[Recorded data]:
· · ·
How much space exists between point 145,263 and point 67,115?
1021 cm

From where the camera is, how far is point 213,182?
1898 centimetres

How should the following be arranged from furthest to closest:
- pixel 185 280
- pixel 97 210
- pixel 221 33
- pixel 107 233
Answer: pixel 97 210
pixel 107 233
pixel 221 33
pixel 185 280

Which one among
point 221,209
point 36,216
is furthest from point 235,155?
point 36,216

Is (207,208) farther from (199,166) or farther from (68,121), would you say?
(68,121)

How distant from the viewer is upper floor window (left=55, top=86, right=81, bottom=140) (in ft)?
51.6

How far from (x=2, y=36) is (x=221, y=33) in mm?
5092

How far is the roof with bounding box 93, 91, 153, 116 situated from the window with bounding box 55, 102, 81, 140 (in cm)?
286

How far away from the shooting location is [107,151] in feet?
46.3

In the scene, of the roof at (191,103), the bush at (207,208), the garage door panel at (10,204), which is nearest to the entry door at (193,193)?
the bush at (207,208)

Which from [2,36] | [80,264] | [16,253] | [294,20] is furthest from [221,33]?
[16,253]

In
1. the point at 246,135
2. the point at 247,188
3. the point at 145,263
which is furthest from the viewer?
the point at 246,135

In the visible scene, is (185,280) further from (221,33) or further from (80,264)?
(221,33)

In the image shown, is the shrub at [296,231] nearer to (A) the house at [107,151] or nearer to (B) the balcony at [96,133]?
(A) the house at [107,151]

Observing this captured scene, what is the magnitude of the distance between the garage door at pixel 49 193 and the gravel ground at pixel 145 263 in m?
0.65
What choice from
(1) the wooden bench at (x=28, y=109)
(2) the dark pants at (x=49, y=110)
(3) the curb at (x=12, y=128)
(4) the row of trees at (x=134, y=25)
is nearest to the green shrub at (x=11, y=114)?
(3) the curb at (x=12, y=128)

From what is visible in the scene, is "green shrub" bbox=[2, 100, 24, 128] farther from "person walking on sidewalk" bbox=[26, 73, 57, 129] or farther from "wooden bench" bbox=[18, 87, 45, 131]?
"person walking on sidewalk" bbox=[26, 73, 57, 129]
· · ·
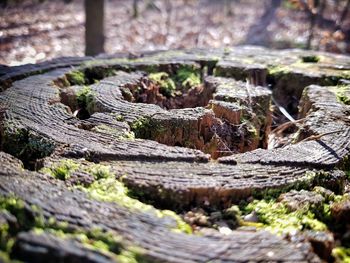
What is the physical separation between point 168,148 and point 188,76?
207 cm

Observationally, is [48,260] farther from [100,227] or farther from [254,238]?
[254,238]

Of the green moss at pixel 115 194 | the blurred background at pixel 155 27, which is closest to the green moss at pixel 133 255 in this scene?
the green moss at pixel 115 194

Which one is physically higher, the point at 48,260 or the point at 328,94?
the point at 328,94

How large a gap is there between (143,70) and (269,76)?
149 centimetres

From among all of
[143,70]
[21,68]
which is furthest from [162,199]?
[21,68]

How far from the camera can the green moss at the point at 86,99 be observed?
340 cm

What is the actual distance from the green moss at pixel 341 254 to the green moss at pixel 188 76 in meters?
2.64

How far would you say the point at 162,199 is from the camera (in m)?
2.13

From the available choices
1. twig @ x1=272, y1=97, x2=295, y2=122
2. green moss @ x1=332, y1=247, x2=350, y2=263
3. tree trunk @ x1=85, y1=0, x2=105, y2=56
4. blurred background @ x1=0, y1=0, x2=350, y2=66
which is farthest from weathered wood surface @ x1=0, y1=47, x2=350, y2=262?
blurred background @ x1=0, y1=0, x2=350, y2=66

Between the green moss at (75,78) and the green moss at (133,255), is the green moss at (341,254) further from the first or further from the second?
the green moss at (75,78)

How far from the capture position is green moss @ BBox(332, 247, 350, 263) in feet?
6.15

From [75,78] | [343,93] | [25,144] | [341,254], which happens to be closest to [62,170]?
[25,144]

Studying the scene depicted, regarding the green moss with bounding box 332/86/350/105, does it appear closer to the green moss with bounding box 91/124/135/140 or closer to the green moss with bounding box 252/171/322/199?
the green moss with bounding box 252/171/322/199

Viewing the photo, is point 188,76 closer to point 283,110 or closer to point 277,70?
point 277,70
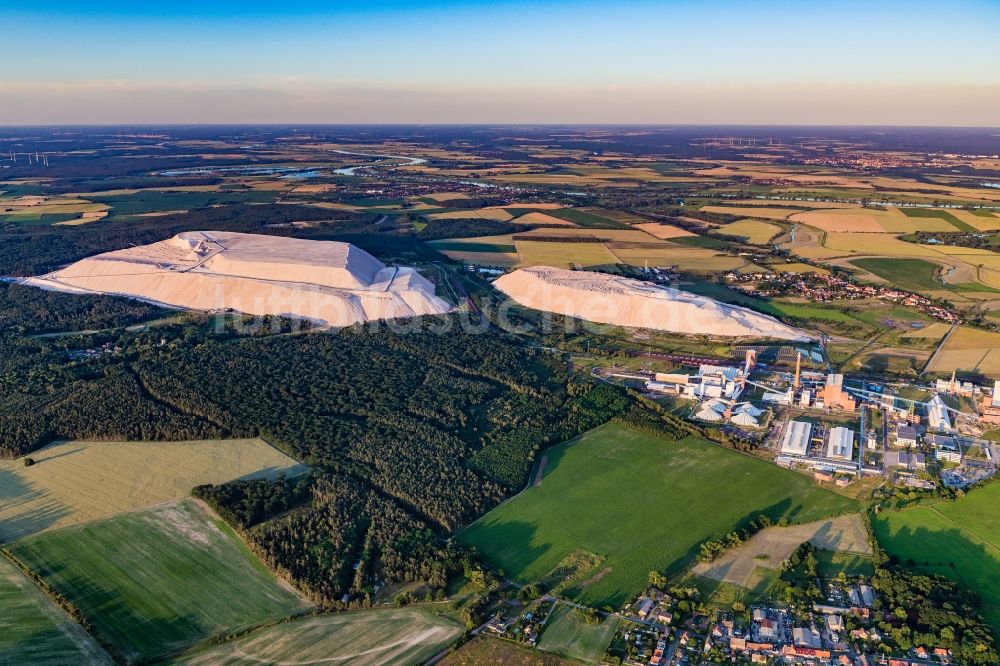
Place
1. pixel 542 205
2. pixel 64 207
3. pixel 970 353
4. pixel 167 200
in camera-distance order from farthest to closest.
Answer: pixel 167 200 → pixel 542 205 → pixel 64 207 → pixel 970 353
· · ·
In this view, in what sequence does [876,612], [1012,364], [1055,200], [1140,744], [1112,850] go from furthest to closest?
· · ·
[Work instructions]:
Please copy the records verbatim from the line with "Between the green" up to and including the line with "Answer: pixel 167", leaving out any pictures.

[Correct response]:
Between the green moss at (75,78) and the green moss at (133,255), is the green moss at (341,254) further from the first or further from the second?
the green moss at (75,78)

How far from the capture position is green moss @ BBox(332, 247, 350, 263) in feet?
6.15

From [75,78] | [343,93] | [25,144] | [341,254], which happens to be closest to [62,170]?
[25,144]

Studying the scene depicted, regarding the green moss with bounding box 332/86/350/105, does it appear closer to the green moss with bounding box 91/124/135/140 or closer to the green moss with bounding box 252/171/322/199?
the green moss with bounding box 252/171/322/199

Viewing the photo, is point 188,76 closer to point 283,110 or closer to point 277,70?
point 277,70
Place
1. pixel 542 205
2. pixel 64 207
3. pixel 970 353
4. pixel 167 200
in camera-distance order from farthest to closest.
Answer: pixel 167 200 → pixel 542 205 → pixel 64 207 → pixel 970 353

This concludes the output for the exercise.